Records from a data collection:
########

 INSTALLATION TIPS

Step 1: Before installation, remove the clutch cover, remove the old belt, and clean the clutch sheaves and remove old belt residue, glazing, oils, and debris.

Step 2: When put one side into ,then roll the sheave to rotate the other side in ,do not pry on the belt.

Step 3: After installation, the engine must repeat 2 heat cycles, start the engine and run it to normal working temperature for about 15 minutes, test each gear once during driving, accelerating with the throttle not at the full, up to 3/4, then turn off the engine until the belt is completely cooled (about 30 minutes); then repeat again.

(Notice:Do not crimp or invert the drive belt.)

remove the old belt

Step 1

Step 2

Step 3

########

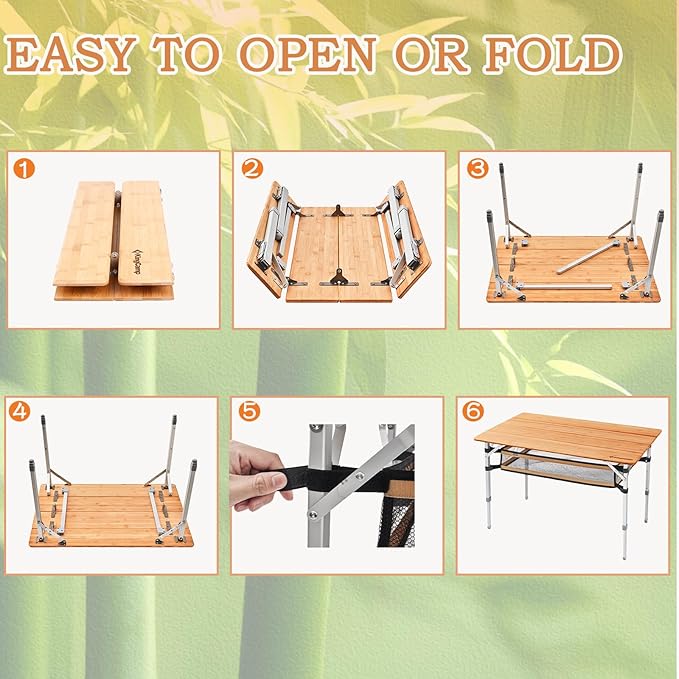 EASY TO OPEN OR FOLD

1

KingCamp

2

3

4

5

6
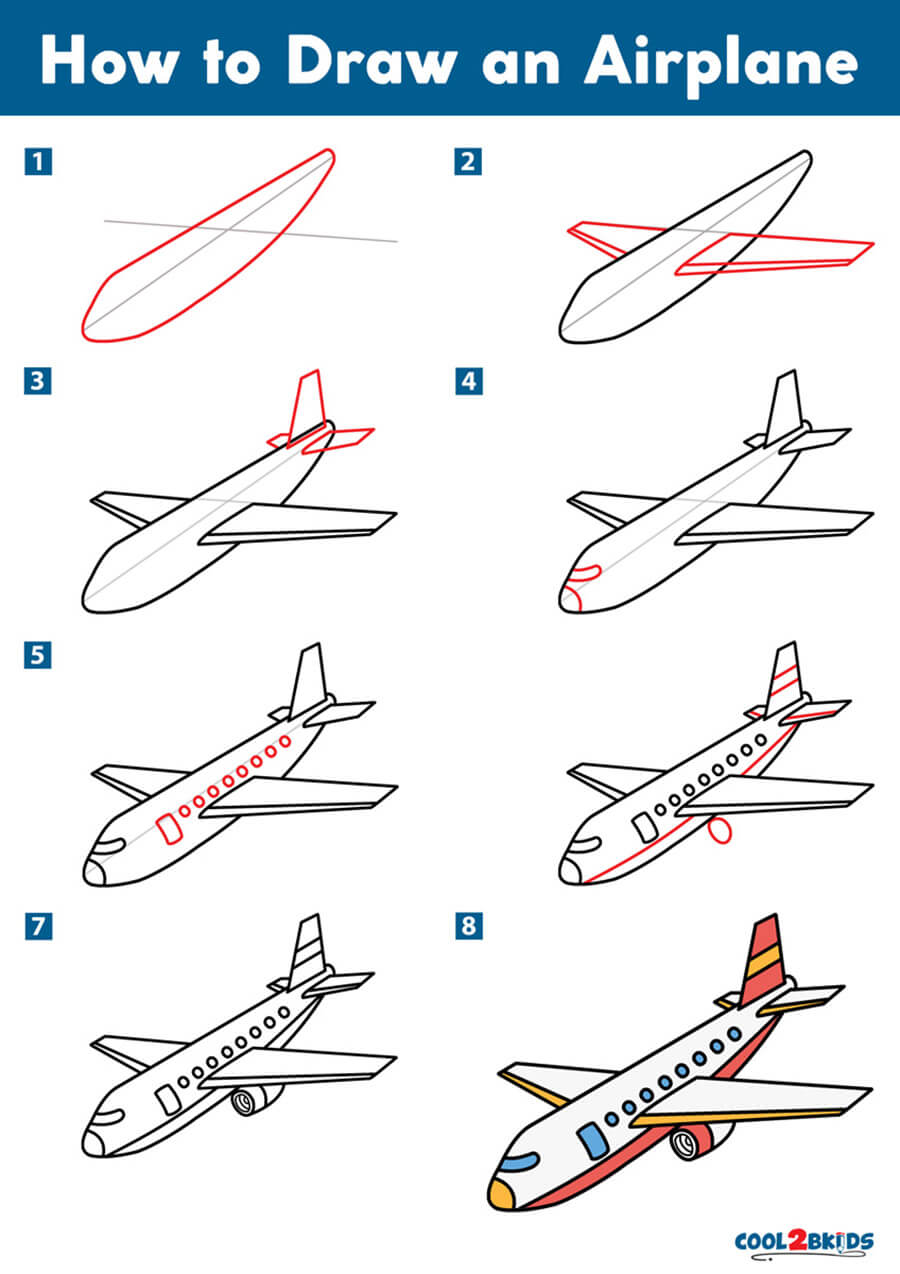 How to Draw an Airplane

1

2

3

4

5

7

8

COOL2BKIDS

########

If a line above includes the string "belt", pick it out.

Result for this exercise:
Step 1: Before installation, remove the clutch cover, remove the old belt, and clean the clutch sheaves and remove old belt residue, glazing, oils, and debris.
Step 2: When put one side into ,then roll the sheave to rotate the other side in ,do not pry on the belt.
Step 3: After installation, the engine must repeat 2 heat cycles, start the engine and run it to normal working temperature for about 15 minutes, test each gear once during driving, accelerating with the throttle not at the full, up to 3/4, then turn off the engine until the belt is completely cooled (about 30 minutes); then repeat again.
(Notice:Do not crimp or invert the drive belt.)
remove the old belt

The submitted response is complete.